SELECTION:
╔══

The Glasgow Fechtbuch (MS E.1939.65.341  in the R. L. Scott Collection of the Glasgow Museums in Glasgow, Scotland) is a combat manual of the German school of fencing, dated to 1505.
Consisting of 105 folia, it combines the instructions of various masters of the 15th century who stood in the tradition of Johannes Liechtenauer, presumably based on a previous compilation made by fencing master Sigmund Schining ein Ringeck.

Contents:
Blossfechten (longsword and messer)
1r - 22r	Gloss of Liechtenauer's longsword Blossfechten by Ringeck (fragment)
22v - 24r	 Additional longsword material by  Ringeck
24v - 25r	 Longsword by Martin Syber
25v - 26v  Messer treatise
27r - 29v	 Additional longsword material by Andres Juden, Jobs von der Nyssen, Nicolas Preussen, and Hans Döbringer (viz., the same "other masters" as referenced in MS 3227a)

╚══

WRITTEN PROBLEM A:
Collect every line of the records that contains the word "door" and copy each one. Case counts.

RECORDS:
╔══

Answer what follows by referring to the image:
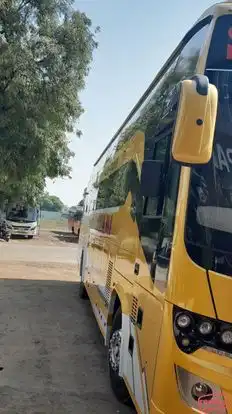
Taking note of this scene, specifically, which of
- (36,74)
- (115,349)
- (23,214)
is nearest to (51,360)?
(115,349)

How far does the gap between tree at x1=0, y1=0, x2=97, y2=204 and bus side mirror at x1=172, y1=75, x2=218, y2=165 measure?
1506cm

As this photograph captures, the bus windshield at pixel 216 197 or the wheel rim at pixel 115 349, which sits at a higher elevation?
the bus windshield at pixel 216 197

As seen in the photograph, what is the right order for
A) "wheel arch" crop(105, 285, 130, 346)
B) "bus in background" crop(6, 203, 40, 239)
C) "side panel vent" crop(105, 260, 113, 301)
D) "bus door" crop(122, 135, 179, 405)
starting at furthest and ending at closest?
"bus in background" crop(6, 203, 40, 239)
"side panel vent" crop(105, 260, 113, 301)
"wheel arch" crop(105, 285, 130, 346)
"bus door" crop(122, 135, 179, 405)

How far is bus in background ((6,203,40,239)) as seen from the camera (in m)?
A: 29.3

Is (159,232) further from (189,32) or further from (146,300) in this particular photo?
(189,32)

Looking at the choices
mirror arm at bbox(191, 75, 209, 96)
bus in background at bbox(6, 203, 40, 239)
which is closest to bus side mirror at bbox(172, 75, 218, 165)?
mirror arm at bbox(191, 75, 209, 96)

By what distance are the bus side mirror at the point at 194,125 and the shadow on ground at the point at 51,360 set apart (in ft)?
9.55

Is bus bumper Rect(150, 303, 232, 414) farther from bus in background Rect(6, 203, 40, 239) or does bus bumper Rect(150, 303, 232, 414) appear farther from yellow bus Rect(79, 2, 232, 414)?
bus in background Rect(6, 203, 40, 239)

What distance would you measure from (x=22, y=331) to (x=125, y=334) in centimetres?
343

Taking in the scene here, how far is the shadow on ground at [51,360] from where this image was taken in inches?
181

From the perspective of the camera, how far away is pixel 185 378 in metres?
2.88

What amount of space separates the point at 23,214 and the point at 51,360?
81.0 ft

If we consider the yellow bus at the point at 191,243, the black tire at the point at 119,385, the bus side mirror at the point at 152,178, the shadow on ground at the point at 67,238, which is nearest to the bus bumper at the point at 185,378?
the yellow bus at the point at 191,243

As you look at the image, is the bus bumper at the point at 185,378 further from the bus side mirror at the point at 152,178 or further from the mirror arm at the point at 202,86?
the mirror arm at the point at 202,86
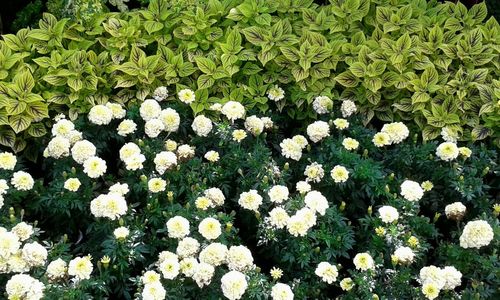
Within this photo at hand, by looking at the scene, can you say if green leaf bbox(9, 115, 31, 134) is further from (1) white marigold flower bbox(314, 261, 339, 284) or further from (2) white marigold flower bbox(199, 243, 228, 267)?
(1) white marigold flower bbox(314, 261, 339, 284)

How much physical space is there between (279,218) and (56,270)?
33.4 inches

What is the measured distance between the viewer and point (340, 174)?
2654 mm

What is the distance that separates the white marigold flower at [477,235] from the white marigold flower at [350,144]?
2.04ft

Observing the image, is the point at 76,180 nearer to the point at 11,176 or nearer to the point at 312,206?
the point at 11,176

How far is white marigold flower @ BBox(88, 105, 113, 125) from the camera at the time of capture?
9.44ft

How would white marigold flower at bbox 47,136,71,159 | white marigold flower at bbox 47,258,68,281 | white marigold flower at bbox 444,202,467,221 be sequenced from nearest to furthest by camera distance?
white marigold flower at bbox 47,258,68,281, white marigold flower at bbox 444,202,467,221, white marigold flower at bbox 47,136,71,159

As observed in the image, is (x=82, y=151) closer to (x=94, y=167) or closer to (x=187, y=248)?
(x=94, y=167)

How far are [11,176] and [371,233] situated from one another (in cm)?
157

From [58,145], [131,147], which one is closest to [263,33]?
[131,147]

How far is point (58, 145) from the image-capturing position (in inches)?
107

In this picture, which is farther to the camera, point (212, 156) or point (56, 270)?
point (212, 156)

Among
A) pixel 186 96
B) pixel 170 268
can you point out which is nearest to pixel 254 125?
pixel 186 96

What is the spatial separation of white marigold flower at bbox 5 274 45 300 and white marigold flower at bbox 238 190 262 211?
840 millimetres

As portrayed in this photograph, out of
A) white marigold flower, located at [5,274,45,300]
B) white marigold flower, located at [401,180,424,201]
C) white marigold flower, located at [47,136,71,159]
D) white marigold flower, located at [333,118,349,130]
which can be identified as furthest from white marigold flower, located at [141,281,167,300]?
white marigold flower, located at [333,118,349,130]
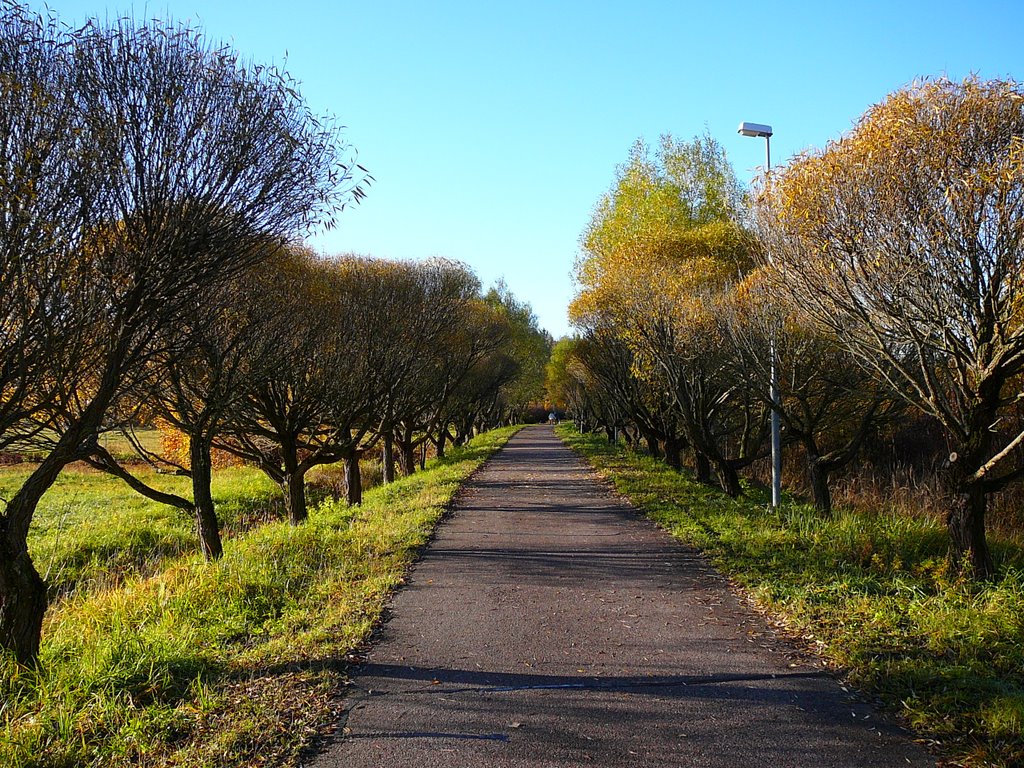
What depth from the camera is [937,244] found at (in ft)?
22.7

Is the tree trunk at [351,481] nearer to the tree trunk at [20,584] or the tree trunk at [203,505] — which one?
the tree trunk at [203,505]

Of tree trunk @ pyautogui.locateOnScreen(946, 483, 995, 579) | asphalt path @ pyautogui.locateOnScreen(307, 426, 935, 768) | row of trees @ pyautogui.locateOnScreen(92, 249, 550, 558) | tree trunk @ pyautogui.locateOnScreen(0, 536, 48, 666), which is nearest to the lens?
asphalt path @ pyautogui.locateOnScreen(307, 426, 935, 768)

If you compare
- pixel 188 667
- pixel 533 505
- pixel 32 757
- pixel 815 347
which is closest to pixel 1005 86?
pixel 815 347

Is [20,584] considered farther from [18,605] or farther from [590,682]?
[590,682]

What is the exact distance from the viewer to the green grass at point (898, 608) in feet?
14.8

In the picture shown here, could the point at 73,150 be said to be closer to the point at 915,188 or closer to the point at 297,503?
the point at 915,188

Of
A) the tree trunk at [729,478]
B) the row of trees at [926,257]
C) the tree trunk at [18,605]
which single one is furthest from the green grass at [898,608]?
the tree trunk at [18,605]

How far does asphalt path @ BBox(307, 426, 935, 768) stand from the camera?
4.18 m

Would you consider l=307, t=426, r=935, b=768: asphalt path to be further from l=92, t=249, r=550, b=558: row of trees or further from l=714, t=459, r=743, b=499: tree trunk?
l=714, t=459, r=743, b=499: tree trunk

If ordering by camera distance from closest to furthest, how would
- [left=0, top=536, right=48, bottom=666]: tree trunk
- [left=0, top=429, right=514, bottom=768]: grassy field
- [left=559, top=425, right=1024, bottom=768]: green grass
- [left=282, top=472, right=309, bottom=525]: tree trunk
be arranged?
[left=0, top=429, right=514, bottom=768]: grassy field, [left=559, top=425, right=1024, bottom=768]: green grass, [left=0, top=536, right=48, bottom=666]: tree trunk, [left=282, top=472, right=309, bottom=525]: tree trunk

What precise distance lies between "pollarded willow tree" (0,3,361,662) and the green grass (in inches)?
231

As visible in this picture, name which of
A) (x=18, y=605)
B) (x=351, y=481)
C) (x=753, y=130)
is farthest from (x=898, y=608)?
(x=351, y=481)

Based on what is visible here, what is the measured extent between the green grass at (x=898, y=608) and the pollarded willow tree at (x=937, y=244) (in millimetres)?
1083

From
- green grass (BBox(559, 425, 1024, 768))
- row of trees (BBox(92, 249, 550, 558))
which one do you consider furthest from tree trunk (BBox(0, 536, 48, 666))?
green grass (BBox(559, 425, 1024, 768))
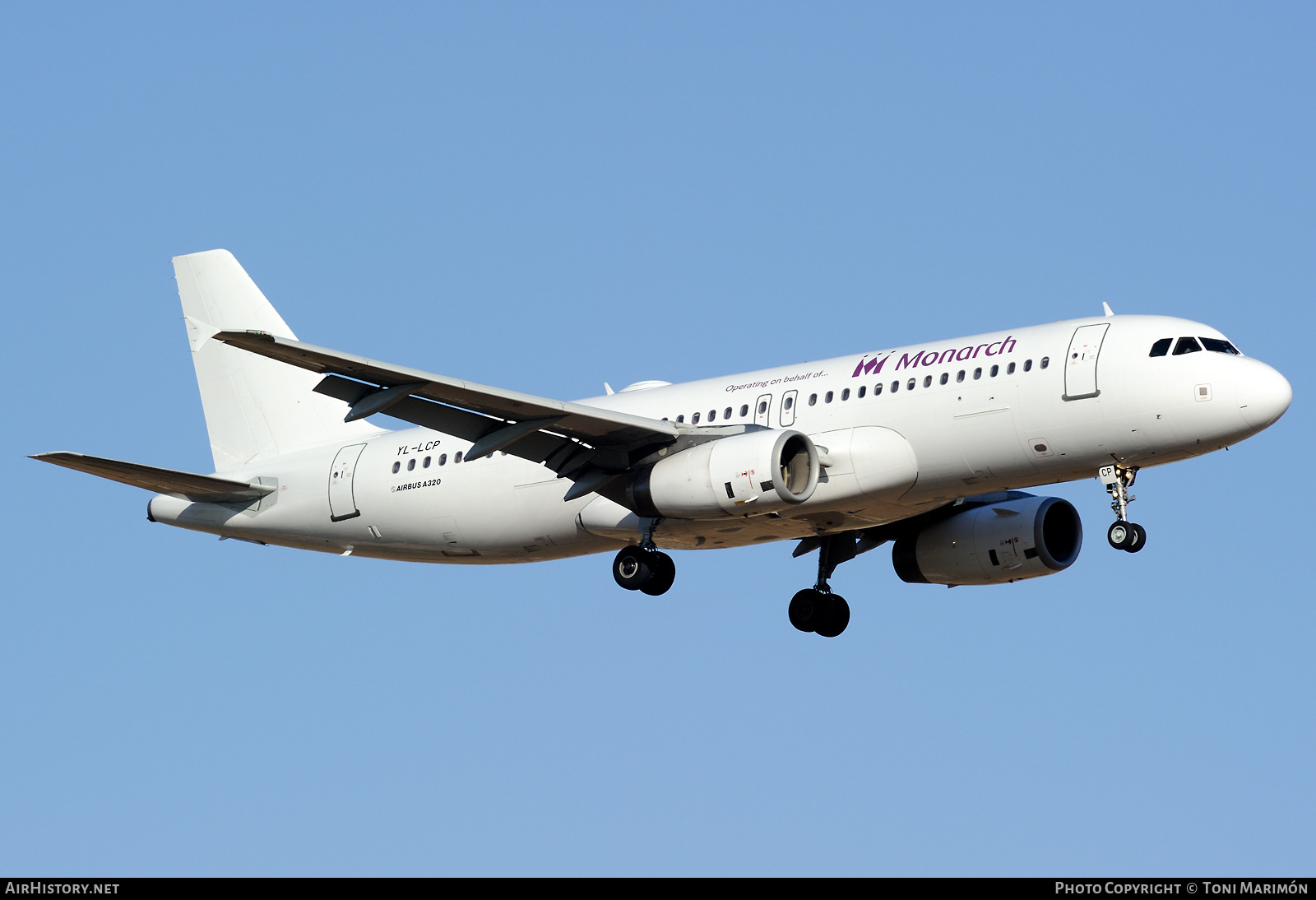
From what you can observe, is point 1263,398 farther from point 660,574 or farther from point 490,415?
point 490,415

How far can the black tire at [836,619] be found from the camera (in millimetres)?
39219

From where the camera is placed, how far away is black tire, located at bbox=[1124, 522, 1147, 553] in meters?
31.9

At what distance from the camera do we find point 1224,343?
3183cm

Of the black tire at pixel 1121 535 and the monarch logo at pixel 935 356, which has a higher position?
the monarch logo at pixel 935 356

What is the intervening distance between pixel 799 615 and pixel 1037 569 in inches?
213

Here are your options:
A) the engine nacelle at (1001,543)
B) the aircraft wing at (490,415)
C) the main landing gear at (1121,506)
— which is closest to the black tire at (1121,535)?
the main landing gear at (1121,506)

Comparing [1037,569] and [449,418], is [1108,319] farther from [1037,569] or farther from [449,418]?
[449,418]

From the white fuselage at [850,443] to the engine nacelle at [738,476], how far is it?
0.41 meters

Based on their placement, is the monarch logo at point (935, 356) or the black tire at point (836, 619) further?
the black tire at point (836, 619)

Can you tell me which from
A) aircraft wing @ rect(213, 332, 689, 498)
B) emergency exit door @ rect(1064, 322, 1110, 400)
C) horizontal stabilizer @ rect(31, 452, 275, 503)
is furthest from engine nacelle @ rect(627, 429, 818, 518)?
horizontal stabilizer @ rect(31, 452, 275, 503)

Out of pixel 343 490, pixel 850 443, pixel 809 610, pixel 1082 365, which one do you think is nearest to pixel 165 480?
pixel 343 490

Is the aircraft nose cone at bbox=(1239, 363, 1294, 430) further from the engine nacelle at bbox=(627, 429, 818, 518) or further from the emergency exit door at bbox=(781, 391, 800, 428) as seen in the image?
the emergency exit door at bbox=(781, 391, 800, 428)

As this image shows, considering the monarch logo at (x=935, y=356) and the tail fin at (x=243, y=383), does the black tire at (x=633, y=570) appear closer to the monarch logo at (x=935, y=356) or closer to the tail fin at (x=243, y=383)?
the monarch logo at (x=935, y=356)

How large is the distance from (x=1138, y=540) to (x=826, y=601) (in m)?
9.08
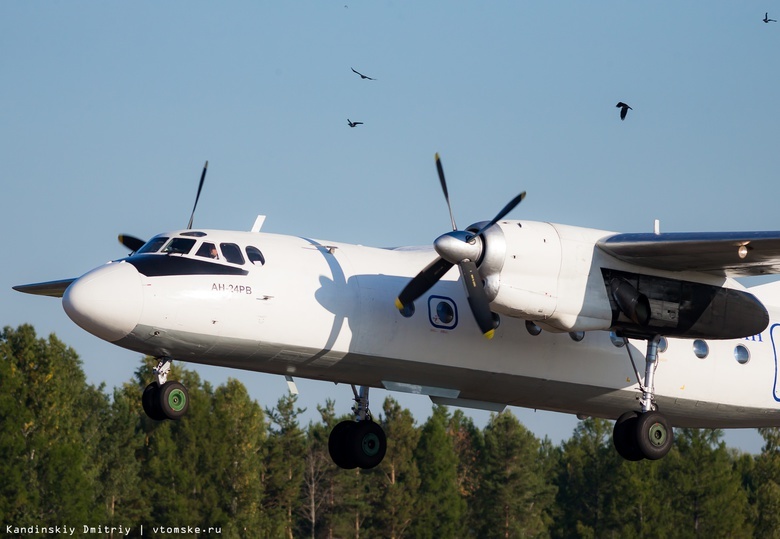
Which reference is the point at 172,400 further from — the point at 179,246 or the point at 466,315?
the point at 466,315

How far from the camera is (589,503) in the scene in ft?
233

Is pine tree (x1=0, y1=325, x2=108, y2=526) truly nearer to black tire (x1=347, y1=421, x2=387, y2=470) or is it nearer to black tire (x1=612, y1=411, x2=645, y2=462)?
black tire (x1=347, y1=421, x2=387, y2=470)

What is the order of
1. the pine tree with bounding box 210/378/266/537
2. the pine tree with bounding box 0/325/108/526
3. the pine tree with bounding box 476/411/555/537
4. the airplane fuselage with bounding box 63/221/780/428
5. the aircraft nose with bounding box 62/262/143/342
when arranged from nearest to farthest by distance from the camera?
the aircraft nose with bounding box 62/262/143/342 → the airplane fuselage with bounding box 63/221/780/428 → the pine tree with bounding box 0/325/108/526 → the pine tree with bounding box 210/378/266/537 → the pine tree with bounding box 476/411/555/537

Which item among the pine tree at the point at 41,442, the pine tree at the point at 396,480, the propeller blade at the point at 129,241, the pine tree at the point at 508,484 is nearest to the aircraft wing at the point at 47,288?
the propeller blade at the point at 129,241

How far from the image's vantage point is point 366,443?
21.6m

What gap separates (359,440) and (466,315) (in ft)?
10.4

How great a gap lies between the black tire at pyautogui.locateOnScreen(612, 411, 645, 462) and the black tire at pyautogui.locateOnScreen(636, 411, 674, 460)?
0.08 m

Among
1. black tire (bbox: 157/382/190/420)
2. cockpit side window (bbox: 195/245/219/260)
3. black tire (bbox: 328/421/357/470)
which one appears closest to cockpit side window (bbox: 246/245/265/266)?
cockpit side window (bbox: 195/245/219/260)

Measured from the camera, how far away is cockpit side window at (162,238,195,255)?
18453 millimetres

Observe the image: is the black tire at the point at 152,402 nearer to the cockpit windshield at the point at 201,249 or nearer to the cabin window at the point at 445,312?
the cockpit windshield at the point at 201,249

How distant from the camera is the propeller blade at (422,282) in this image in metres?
19.4

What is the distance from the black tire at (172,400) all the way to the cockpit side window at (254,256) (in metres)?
2.15

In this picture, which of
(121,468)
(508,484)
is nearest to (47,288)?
(121,468)

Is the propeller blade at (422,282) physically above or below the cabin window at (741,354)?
above
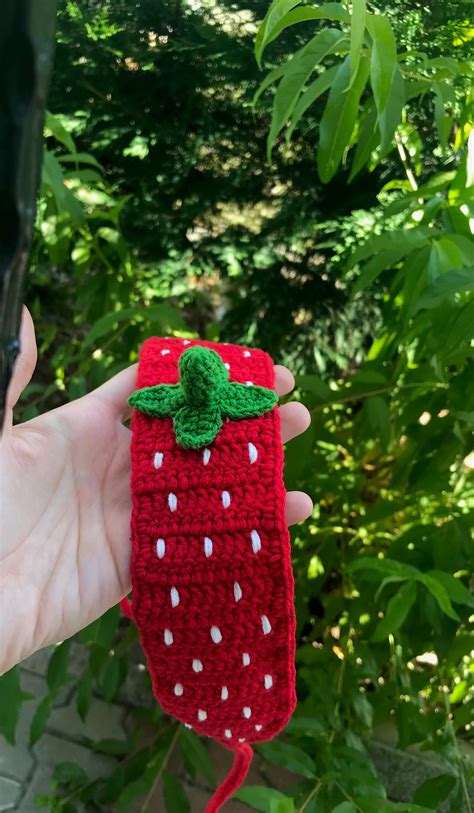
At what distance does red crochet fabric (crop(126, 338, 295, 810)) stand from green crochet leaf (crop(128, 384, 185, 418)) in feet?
0.04

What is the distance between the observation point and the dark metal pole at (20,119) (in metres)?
0.17

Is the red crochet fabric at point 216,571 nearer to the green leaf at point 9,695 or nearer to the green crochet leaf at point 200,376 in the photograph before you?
the green crochet leaf at point 200,376

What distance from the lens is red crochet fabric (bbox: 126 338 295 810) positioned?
51cm

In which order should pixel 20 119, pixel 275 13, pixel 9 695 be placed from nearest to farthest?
pixel 20 119, pixel 275 13, pixel 9 695

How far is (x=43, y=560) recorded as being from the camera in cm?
55

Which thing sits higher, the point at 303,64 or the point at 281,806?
the point at 303,64

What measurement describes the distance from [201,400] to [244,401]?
4 cm

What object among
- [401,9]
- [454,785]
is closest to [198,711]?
[454,785]

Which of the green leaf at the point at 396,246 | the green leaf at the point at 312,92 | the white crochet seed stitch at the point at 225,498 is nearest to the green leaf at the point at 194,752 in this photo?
the white crochet seed stitch at the point at 225,498

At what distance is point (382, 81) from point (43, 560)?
0.45m

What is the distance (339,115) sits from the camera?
0.56 meters

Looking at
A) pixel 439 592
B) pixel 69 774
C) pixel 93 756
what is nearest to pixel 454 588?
pixel 439 592

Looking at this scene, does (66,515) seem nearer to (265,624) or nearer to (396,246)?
(265,624)

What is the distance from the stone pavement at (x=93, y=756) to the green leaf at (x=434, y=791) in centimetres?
29
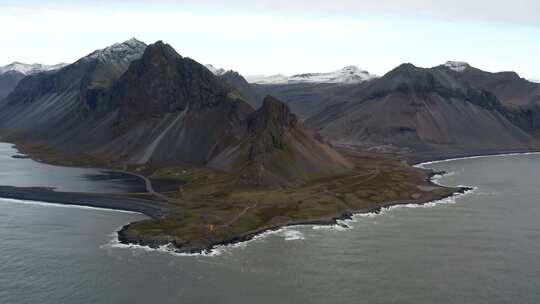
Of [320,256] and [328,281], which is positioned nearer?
[328,281]

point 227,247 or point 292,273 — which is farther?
point 227,247

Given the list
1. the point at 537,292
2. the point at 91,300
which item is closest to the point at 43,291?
the point at 91,300

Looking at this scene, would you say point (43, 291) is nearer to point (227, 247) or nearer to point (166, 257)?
point (166, 257)

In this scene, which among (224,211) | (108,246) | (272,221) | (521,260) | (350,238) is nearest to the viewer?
(521,260)

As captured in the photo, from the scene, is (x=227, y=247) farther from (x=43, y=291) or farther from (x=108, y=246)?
(x=43, y=291)

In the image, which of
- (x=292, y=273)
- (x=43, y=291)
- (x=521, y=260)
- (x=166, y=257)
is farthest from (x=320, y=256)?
(x=43, y=291)

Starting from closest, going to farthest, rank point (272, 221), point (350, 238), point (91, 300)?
1. point (91, 300)
2. point (350, 238)
3. point (272, 221)
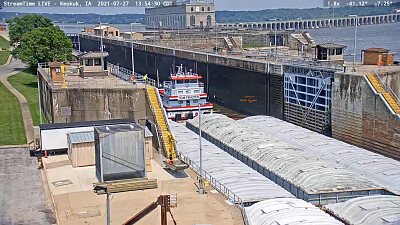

╚══

WRITTEN PROBLEM B:
According to the text on the Glasgow Fechtbuch, how many folia does the manual consist of?

WRITTEN REPLY A:
D) "bus door" crop(122, 135, 179, 405)
"bus door" crop(122, 135, 179, 405)
B) emergency exit door @ rect(1064, 322, 1110, 400)
Is the aircraft nose cone at bbox=(1239, 363, 1294, 430) further from the engine nacelle at bbox=(627, 429, 818, 518) or further from the emergency exit door at bbox=(781, 391, 800, 428) as seen in the image?
the emergency exit door at bbox=(781, 391, 800, 428)

WRITTEN REPLY B:
105 folia.